* TEXT BLOCK
-=-=-=-=-

Do my deers and take my elk in to clays.


----------



## HJB

I also take my animals to Champion, they do a great job and I have never had a problem. At Champion each animal is tagged with your name and when it comes time to process the meat they do it by "Name" so the meat you provided is the meat you get back. 
I like my meat professionally cut and wrapped. They do an awesome job and I like the beef fat added for extra flavor and ease of cooking. Yes, it's more expensive but I would rather take a nap after a long hunt than sit around cutting meat for 4-5 hours. To me, it's worth the money. If you like your own cuts, and you enjoy a little extra money for doing it yourself, more power to ya


----------



## middlefork

Gutless, boned out on the hill. 75% done before packing it out. 25% left to do at the house. I will save the good scraps and combine them with friends and familys scraps for sausage.


----------



## fletchinjig

My dad worked as a butcher during and for a few years after high school. When he quit he purchased knives and other items for the purpose of processing game animals. He has always processed my animals for me and I get to watch him and let him know how I want it cut. Get a good vacuum saver and your meat is just as good as professionally wrapped. I use all the scraps for jerky and burgers. Burgers are my absolute favorite. I actually mix in a small amount of beef hamburger that is 80-85 percent lean and it tastes and works great.


----------



## duckhunter1096

I take my animals to Meiers in Bluffdale. It's just too easy. As stated earlier, I'd rather take a nap than cut up an animal. The only time my knives see the animals is while I'm guttin' them, and when I've cooked them.

-=-=-=-=-

* GIVEN PROBLEM 1
Reproduce the passage of the forum thread on processing game meat from "I like my meat" up to and including "scraps for sausage.".
* GIVEN PROBLEM 2
Answer these questions using the forum thread on processing game meat:
(a) At Champion, what is each animal tagged with?
(b) How much of the work does middlefork have done before packing the meat out?
(c) Where does duckhunter1096 take animals for processing?
* GIVEN PROBLEM 3
Write the next post in the forum thread on processing game meat, following on from the last message shown.

Collected data entries:
-=-=-=-=-

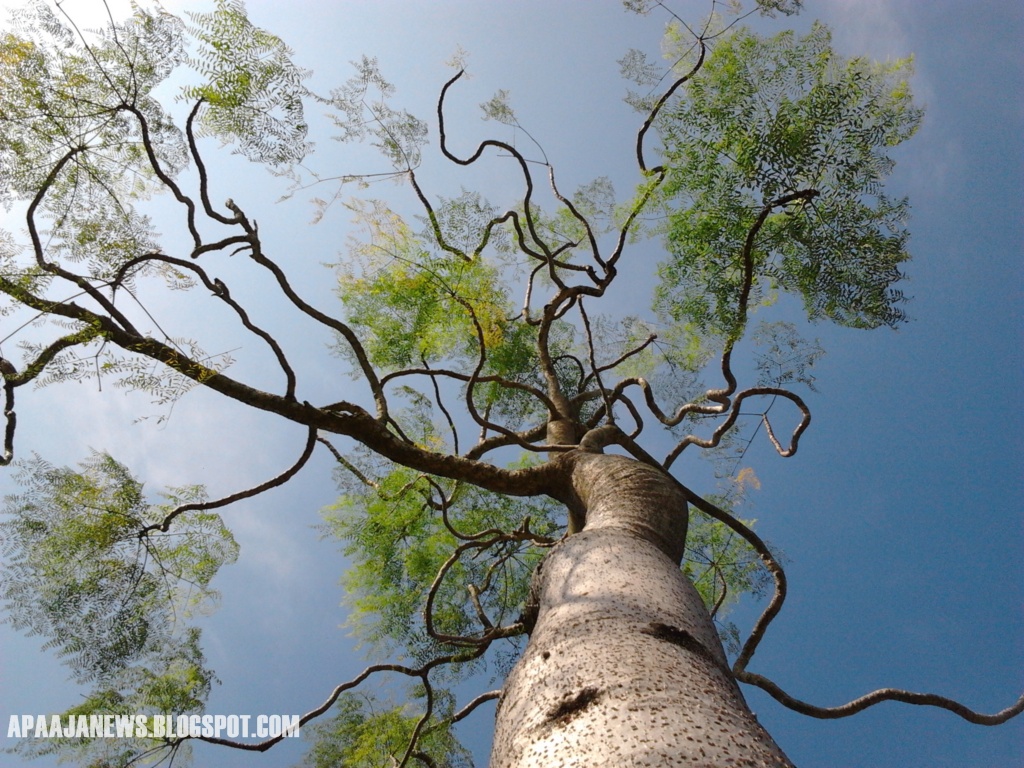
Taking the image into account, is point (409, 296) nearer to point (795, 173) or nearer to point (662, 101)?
point (662, 101)

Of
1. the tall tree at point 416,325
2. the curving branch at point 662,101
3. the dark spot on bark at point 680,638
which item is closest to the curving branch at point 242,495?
the tall tree at point 416,325

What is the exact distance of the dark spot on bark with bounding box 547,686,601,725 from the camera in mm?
1099

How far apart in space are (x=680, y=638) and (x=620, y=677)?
281mm

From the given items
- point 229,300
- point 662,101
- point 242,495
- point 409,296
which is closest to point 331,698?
point 242,495

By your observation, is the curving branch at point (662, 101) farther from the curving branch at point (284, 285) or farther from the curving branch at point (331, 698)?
the curving branch at point (331, 698)

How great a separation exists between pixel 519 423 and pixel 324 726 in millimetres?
2861

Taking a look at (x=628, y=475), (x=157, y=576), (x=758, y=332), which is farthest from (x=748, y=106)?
(x=157, y=576)

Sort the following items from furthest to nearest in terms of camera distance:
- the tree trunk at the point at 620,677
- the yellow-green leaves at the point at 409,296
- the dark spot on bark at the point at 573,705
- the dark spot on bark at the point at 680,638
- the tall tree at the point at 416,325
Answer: the yellow-green leaves at the point at 409,296
the tall tree at the point at 416,325
the dark spot on bark at the point at 680,638
the dark spot on bark at the point at 573,705
the tree trunk at the point at 620,677

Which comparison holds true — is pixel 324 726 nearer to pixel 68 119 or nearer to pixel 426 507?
pixel 426 507

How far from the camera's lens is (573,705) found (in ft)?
3.67

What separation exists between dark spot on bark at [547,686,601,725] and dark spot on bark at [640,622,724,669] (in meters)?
0.28

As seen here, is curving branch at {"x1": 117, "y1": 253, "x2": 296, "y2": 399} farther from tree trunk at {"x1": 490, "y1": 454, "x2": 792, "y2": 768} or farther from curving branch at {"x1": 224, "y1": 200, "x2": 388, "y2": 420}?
tree trunk at {"x1": 490, "y1": 454, "x2": 792, "y2": 768}

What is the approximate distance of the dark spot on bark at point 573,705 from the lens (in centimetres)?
110

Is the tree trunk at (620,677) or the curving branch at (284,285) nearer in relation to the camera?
the tree trunk at (620,677)
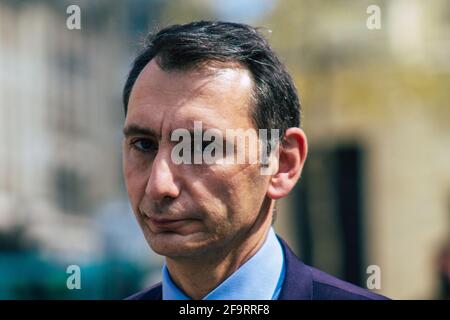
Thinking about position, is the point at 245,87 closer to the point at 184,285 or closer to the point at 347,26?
the point at 184,285

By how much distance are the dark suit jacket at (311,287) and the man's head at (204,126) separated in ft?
0.50

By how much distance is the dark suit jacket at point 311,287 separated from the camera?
2713 mm

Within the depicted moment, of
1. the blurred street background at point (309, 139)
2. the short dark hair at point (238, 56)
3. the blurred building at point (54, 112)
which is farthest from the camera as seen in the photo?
the blurred building at point (54, 112)

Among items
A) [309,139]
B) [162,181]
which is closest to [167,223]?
[162,181]

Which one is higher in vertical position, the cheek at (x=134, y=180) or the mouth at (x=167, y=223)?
the cheek at (x=134, y=180)

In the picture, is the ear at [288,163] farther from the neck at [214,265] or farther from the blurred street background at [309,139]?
the blurred street background at [309,139]

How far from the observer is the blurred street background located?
562 inches

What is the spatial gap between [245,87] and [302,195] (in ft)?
48.6

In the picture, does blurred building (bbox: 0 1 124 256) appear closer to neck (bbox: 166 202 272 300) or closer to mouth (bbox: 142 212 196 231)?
neck (bbox: 166 202 272 300)

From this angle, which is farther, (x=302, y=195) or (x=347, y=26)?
(x=302, y=195)

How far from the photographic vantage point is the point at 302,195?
17.4 m

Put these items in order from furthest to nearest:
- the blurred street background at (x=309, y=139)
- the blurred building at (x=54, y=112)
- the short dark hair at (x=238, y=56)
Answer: the blurred building at (x=54, y=112) < the blurred street background at (x=309, y=139) < the short dark hair at (x=238, y=56)

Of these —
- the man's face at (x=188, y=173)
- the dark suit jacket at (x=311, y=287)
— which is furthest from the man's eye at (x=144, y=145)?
the dark suit jacket at (x=311, y=287)
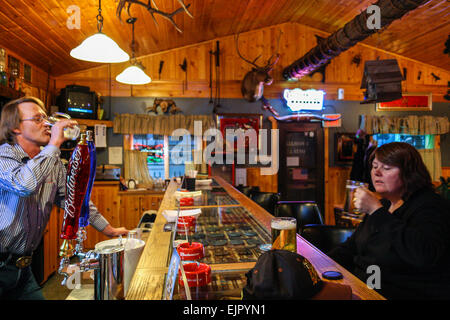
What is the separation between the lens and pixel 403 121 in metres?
7.09

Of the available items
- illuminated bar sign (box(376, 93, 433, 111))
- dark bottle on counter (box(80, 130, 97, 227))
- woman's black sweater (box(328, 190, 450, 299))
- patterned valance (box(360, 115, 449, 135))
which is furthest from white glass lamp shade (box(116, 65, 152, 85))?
illuminated bar sign (box(376, 93, 433, 111))

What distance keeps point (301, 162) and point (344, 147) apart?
99cm

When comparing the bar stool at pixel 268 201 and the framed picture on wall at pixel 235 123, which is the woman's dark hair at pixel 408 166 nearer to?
the bar stool at pixel 268 201

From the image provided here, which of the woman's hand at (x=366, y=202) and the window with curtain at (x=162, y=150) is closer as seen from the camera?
the woman's hand at (x=366, y=202)

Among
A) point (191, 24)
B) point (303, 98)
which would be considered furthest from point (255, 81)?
point (191, 24)

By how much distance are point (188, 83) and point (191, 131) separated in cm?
103

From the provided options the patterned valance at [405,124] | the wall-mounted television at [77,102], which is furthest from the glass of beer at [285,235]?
the patterned valance at [405,124]

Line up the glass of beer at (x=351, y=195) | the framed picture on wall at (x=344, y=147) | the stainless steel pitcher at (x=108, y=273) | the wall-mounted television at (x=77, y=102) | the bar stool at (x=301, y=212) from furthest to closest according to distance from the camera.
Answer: the framed picture on wall at (x=344, y=147), the wall-mounted television at (x=77, y=102), the bar stool at (x=301, y=212), the glass of beer at (x=351, y=195), the stainless steel pitcher at (x=108, y=273)

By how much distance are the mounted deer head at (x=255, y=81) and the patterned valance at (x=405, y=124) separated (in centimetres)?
248

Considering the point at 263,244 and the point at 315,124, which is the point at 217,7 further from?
the point at 263,244

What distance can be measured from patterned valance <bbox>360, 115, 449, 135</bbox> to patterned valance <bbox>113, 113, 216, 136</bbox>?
3.45 meters

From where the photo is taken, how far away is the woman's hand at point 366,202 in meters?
1.67

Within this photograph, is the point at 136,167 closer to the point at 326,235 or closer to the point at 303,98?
the point at 303,98

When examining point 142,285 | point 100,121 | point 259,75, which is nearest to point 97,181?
point 100,121
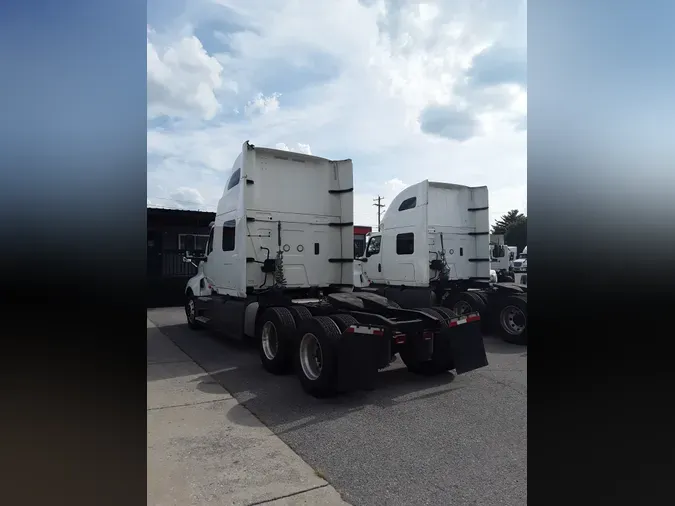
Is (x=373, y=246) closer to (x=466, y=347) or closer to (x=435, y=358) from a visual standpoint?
(x=435, y=358)

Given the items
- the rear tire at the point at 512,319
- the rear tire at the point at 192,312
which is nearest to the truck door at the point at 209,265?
the rear tire at the point at 192,312

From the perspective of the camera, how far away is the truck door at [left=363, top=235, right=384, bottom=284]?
13.0 metres

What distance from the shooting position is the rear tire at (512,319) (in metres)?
9.26

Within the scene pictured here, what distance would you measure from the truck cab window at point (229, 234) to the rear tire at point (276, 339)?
7.38ft

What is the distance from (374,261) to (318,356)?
7692 millimetres

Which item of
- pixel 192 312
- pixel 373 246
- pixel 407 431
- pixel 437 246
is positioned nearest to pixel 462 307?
pixel 437 246

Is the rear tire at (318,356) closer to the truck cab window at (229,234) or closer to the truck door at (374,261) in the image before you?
the truck cab window at (229,234)

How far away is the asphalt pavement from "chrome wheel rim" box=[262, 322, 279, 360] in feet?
1.04

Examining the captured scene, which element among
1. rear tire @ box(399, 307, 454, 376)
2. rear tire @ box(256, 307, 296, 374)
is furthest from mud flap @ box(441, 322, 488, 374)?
rear tire @ box(256, 307, 296, 374)
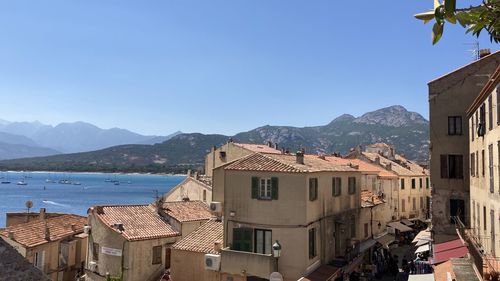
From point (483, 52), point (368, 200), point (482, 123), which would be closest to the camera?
point (482, 123)

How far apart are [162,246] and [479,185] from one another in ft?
68.3

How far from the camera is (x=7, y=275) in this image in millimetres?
5734

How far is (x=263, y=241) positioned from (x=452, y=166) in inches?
515

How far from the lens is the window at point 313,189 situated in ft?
83.5

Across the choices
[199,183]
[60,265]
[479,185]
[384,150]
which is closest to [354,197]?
[479,185]

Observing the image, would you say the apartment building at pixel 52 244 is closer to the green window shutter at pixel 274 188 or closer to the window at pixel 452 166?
the green window shutter at pixel 274 188

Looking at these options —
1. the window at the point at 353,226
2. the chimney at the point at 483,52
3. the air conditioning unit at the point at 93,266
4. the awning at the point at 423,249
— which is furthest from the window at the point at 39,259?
the chimney at the point at 483,52

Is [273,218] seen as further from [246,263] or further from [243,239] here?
[246,263]

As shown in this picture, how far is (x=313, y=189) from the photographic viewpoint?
26031 millimetres

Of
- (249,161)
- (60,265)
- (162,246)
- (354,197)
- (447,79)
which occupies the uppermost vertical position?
(447,79)

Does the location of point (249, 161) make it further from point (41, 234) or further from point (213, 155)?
point (213, 155)

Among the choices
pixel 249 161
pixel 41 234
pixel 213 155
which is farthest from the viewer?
pixel 213 155

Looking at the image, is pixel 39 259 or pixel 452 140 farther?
pixel 39 259

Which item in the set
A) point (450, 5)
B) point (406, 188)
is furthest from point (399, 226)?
point (450, 5)
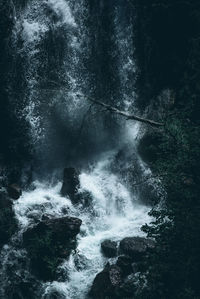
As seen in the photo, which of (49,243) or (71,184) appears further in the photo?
(71,184)

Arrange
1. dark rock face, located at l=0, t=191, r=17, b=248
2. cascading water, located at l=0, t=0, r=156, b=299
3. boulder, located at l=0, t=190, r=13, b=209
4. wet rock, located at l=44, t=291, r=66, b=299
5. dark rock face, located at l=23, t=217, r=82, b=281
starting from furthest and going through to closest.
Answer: cascading water, located at l=0, t=0, r=156, b=299
boulder, located at l=0, t=190, r=13, b=209
dark rock face, located at l=0, t=191, r=17, b=248
dark rock face, located at l=23, t=217, r=82, b=281
wet rock, located at l=44, t=291, r=66, b=299

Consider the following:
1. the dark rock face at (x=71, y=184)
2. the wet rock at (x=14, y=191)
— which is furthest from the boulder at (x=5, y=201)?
the dark rock face at (x=71, y=184)

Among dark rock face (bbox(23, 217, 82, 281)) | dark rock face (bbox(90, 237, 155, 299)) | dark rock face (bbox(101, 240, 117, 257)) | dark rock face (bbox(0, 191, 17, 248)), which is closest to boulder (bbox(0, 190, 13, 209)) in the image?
dark rock face (bbox(0, 191, 17, 248))

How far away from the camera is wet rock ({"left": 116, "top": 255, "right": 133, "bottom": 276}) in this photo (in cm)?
951

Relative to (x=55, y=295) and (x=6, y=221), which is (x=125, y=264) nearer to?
(x=55, y=295)

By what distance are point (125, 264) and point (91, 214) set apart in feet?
9.31

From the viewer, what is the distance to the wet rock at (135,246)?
32.4 ft

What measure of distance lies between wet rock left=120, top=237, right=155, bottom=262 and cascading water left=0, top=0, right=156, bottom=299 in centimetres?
81

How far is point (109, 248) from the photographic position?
34.4ft

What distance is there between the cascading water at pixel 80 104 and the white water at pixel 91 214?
0.10 feet

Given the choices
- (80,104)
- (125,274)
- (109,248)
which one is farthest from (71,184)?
(125,274)

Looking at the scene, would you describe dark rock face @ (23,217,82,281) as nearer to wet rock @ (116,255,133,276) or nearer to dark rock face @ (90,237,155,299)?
dark rock face @ (90,237,155,299)

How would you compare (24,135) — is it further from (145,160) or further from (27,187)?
(145,160)

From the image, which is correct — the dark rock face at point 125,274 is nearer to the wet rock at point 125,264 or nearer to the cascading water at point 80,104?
the wet rock at point 125,264
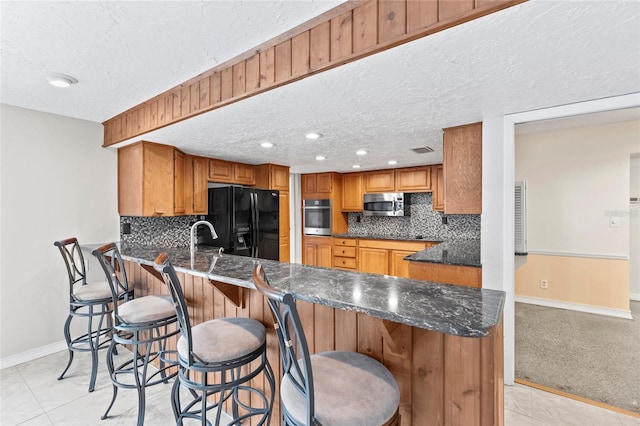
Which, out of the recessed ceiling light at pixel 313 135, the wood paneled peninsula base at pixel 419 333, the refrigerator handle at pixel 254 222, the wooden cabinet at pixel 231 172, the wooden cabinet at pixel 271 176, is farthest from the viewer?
the wooden cabinet at pixel 271 176

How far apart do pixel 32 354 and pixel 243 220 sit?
7.53 ft

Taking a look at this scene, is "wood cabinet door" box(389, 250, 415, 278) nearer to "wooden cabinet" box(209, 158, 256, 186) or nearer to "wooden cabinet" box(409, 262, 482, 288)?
"wooden cabinet" box(409, 262, 482, 288)

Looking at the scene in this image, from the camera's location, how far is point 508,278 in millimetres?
2123

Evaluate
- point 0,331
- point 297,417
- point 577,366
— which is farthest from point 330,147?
point 0,331

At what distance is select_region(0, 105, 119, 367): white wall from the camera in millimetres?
2523

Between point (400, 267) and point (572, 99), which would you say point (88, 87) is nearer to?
point (572, 99)

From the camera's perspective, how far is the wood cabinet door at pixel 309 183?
5.68 meters

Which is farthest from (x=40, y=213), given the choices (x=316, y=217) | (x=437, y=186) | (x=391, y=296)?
(x=437, y=186)

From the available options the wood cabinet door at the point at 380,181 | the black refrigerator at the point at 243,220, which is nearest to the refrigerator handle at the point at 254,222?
the black refrigerator at the point at 243,220

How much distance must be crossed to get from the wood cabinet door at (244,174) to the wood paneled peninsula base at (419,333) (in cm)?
287

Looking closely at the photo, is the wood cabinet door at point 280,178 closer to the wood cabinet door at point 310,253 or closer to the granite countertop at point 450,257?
the wood cabinet door at point 310,253

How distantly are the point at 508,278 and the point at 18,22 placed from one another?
3264 mm

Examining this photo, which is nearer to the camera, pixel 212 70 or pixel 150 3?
pixel 150 3

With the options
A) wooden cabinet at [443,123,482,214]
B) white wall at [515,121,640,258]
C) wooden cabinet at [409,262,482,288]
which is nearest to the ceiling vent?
wooden cabinet at [443,123,482,214]
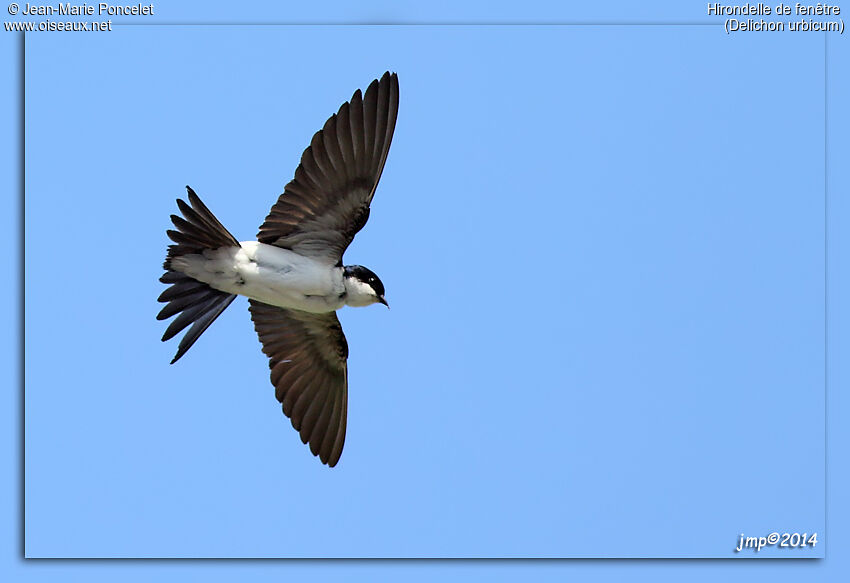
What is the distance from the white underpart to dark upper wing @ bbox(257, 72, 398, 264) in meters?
0.10

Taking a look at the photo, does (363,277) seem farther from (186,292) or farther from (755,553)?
(755,553)

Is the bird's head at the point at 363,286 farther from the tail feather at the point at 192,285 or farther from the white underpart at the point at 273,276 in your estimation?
the tail feather at the point at 192,285

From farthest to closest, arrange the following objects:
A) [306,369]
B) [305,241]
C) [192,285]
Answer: [306,369], [305,241], [192,285]

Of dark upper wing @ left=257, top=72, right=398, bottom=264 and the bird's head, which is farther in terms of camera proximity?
the bird's head

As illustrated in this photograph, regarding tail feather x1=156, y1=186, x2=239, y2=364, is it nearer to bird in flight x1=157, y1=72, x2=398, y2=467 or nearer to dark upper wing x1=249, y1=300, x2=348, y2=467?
bird in flight x1=157, y1=72, x2=398, y2=467

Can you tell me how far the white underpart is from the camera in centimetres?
750

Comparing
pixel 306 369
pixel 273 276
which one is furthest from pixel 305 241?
pixel 306 369

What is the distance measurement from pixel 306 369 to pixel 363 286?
1.10 metres

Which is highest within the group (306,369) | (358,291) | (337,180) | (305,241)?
(337,180)

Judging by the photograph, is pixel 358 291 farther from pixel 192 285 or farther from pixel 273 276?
pixel 192 285

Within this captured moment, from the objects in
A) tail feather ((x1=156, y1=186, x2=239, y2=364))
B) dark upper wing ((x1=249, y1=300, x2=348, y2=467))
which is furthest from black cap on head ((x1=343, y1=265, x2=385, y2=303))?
dark upper wing ((x1=249, y1=300, x2=348, y2=467))

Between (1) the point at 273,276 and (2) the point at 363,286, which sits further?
(2) the point at 363,286

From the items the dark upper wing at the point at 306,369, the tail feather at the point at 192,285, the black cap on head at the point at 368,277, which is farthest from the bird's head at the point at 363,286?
the dark upper wing at the point at 306,369

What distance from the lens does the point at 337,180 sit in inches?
299
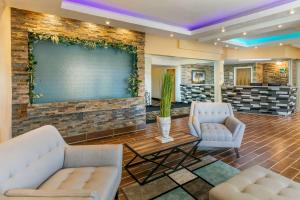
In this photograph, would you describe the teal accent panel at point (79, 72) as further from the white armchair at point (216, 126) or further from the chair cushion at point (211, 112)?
the white armchair at point (216, 126)

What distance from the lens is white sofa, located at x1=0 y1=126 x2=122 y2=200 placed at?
1361 mm

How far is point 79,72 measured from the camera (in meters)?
4.53

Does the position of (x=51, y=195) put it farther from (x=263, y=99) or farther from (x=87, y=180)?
(x=263, y=99)

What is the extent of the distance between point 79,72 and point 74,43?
64 cm

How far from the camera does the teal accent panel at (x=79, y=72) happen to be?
4.07m

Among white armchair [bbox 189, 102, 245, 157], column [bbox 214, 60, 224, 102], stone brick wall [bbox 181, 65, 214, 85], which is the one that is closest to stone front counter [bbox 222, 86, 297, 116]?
column [bbox 214, 60, 224, 102]

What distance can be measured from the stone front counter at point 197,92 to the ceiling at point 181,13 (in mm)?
4237

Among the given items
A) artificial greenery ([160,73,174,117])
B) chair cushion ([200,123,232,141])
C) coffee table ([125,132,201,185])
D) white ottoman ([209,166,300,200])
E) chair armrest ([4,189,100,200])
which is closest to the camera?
chair armrest ([4,189,100,200])

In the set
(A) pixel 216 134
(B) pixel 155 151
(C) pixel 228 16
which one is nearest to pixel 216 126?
(A) pixel 216 134

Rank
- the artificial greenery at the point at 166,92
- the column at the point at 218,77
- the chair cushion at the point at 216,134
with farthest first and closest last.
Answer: the column at the point at 218,77 < the chair cushion at the point at 216,134 < the artificial greenery at the point at 166,92

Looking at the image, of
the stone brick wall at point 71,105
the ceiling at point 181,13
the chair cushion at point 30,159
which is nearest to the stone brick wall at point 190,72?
the ceiling at point 181,13

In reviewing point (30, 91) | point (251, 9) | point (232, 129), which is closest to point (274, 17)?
point (251, 9)

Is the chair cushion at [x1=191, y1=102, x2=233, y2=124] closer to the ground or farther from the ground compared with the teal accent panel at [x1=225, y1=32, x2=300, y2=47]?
closer to the ground

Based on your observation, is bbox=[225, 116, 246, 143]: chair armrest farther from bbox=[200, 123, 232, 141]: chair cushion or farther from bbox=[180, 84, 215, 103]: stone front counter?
bbox=[180, 84, 215, 103]: stone front counter
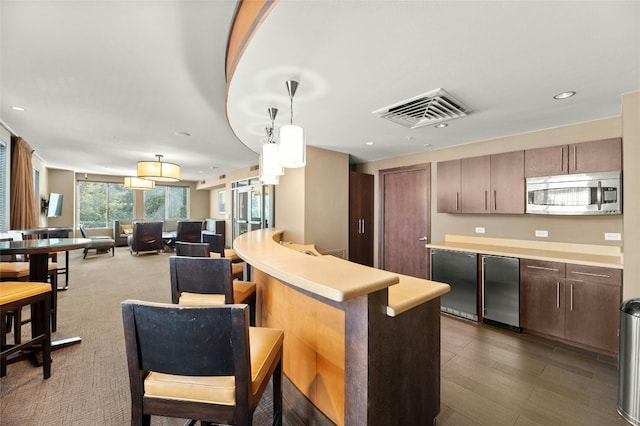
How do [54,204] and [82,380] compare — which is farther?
[54,204]

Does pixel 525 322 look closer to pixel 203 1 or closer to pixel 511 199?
pixel 511 199

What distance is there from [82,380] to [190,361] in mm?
1962

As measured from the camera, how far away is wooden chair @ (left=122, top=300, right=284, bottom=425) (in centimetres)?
87

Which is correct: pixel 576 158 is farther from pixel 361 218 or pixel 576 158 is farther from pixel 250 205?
pixel 250 205

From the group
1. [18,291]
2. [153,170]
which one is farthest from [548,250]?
[153,170]

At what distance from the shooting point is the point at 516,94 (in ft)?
7.48

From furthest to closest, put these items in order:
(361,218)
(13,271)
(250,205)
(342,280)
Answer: (250,205)
(361,218)
(13,271)
(342,280)

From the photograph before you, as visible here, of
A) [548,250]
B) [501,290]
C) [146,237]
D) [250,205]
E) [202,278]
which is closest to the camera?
[202,278]

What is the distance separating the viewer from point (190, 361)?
0.90m

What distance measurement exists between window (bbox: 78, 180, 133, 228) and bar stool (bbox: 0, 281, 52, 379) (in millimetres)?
8971

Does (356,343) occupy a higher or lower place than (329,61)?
lower

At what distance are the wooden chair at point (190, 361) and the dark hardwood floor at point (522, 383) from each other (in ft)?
5.14

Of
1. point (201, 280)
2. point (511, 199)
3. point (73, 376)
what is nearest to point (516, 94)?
point (511, 199)

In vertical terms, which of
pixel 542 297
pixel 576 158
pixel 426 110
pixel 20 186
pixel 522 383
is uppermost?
pixel 426 110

-=-=-=-=-

* EXPECTED OUTPUT 1
I like my meat professionally cut and wrapped. They do an awesome job and I like the beef fat added for extra flavor and ease of cooking. Yes, it's more expensive but I would rather take a nap after a long hunt than sit around cutting meat for 4-5 hours. To me, it's worth the money. If you like your own cuts, and you enjoy a little extra money for doing it yourself, more power to ya


----------



## middlefork

Gutless, boned out on the hill. 75% done before packing it out. 25% left to do at the house. I will save the good scraps and combine them with friends and familys scraps for sausage.

* EXPECTED OUTPUT 2
(a) Your name.
(b) 75%.
(c) Meiers in Bluffdale.

* EXPECTED OUTPUT 3
----------



## Theekillerbee

I thought I remember hearing that a game animal has to be processed individually...some kind of fed reg, so I'm pretty sure you get all your own animal back.

I used C&S meats in Kanesville, but I've moved up past Ogden, so I'm open for suggestions up North. They used to be around 65 for a deer. How much does Champion charge?


----------



## WarYak

My brother and I took two elk to be processed at the same time. There was a 45 pound difference between the two when they weighed them. When we picked them up one was half of the meat that the other was. They said this was due to the weight difference. It just didn't make sense that 45 pounds on a 300 pound plus carcass would make that big of a difference. If you have the time and ability I would suggest cutting and wrapping your own.


----------



## broncbuster

I think when you take it to a butcher you have no idea who's meat you are getting. If you notice there are no stry cats and dogs in the area. Thats why i do my own.


----------



## Riverrat77

Now that I've got a nice house with a decent sized garage, the processing of my own game becomes a lot more reasonable. Living in my apartment, I was dreading having to take the elk to a processor because of the horror stories I used to hear about mixing with other folks animals, not getting your right amount of meat back, etc. Looking forward to boning out an elk and cutting it up in the garage.... good times. 8)


----------



## muleydeermaniac

I take mine to Davis meats off of 12th street in ogden/west haven. They do a fantastic job, but you have to be there quick becuase they fill up fast! By the way I will never take my animals to Champion in Riverdale ever again!!! Had two bad experiences and I won't get screwed again!


----------



## Treehugnhuntr

Years ago, I used to process in my apartment, a month after I got married my wife came to 2 deer on our kitchen counter. Now I do it at my house.

She was a bit upset when I was skinning a fox on the kitchen table.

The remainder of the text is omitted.